Rewrite the data below, replacing "spherical gas tank" with "round storage tank" everywhere and leaving everything else unchanged.

## Begin Raw records

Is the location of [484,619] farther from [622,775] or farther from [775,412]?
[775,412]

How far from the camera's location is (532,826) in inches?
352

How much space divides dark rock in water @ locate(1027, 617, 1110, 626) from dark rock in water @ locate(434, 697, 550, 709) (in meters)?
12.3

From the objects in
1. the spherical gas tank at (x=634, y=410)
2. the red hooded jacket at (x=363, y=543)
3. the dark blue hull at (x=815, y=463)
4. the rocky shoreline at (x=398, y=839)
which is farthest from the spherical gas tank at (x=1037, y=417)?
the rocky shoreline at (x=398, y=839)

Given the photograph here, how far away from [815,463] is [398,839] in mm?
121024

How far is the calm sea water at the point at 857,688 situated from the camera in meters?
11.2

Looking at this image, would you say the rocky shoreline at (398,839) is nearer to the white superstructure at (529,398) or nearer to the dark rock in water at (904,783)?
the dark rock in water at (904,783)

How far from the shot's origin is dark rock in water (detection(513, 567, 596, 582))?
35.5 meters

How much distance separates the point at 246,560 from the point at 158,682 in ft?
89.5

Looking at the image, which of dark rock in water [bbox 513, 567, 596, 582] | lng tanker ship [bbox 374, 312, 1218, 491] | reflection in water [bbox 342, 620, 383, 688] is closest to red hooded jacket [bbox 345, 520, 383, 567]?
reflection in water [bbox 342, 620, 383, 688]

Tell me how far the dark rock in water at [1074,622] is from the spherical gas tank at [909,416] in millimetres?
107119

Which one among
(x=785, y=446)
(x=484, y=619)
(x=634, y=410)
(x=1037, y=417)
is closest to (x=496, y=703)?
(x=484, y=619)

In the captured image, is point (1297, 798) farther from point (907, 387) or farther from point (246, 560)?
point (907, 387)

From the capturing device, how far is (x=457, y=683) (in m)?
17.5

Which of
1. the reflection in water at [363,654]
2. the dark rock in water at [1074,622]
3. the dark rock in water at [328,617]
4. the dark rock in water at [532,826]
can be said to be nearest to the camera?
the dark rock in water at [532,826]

## End Raw records

■ **Exercise response**:
Is the location of [484,619] farther from [622,775] or farther from [775,412]?
[775,412]

How far from the camera's location is (532,826) in inches?
352

How much space divides dark rock in water @ locate(1027, 617, 1110, 626) from dark rock in water @ locate(434, 697, 550, 709) (in meters)?
12.3

From the objects in
1. the round storage tank at (x=634, y=410)
2. the red hooded jacket at (x=363, y=543)
3. the dark blue hull at (x=815, y=463)
4. the rocky shoreline at (x=398, y=839)
which is farthest from the round storage tank at (x=1037, y=417)?
the rocky shoreline at (x=398, y=839)

Given the photograph here, how far away from [815,463] is [398,839] in mm?
121024

How far is the calm sea water at the point at 857,688 situated from the camera in meters?
11.2

Looking at this image, would you say the rocky shoreline at (398,839) is nearer to the white superstructure at (529,398) or nearer to the dark rock in water at (904,783)?
the dark rock in water at (904,783)

How far from the shot's origin is dark rock in water (detection(513, 567, 596, 582))?
35.5 meters

How much distance separates the point at 246,560 from the point at 158,682 in ft?
89.5

Looking at the image, which of dark rock in water [bbox 513, 567, 596, 582] | lng tanker ship [bbox 374, 312, 1218, 491] | reflection in water [bbox 342, 620, 383, 688] is closest to red hooded jacket [bbox 345, 520, 383, 567]?
reflection in water [bbox 342, 620, 383, 688]

Tell me how far the dark rock in water at [1074,622] is from the round storage tank at [909,416] in millimetres?
107119

Which one among
(x=785, y=446)
(x=484, y=619)
(x=634, y=410)
(x=1037, y=417)
is closest to (x=496, y=703)?
(x=484, y=619)

In the captured image, is point (1297, 798) farther from point (907, 387) or farther from point (246, 560)?
point (907, 387)

From the capturing device, how far is (x=457, y=683) (in m)?
17.5

Which of
1. the reflection in water at [363,654]
2. the dark rock in water at [1074,622]
3. the dark rock in water at [328,617]
4. the dark rock in water at [532,826]
can be said to be nearest to the camera?
the dark rock in water at [532,826]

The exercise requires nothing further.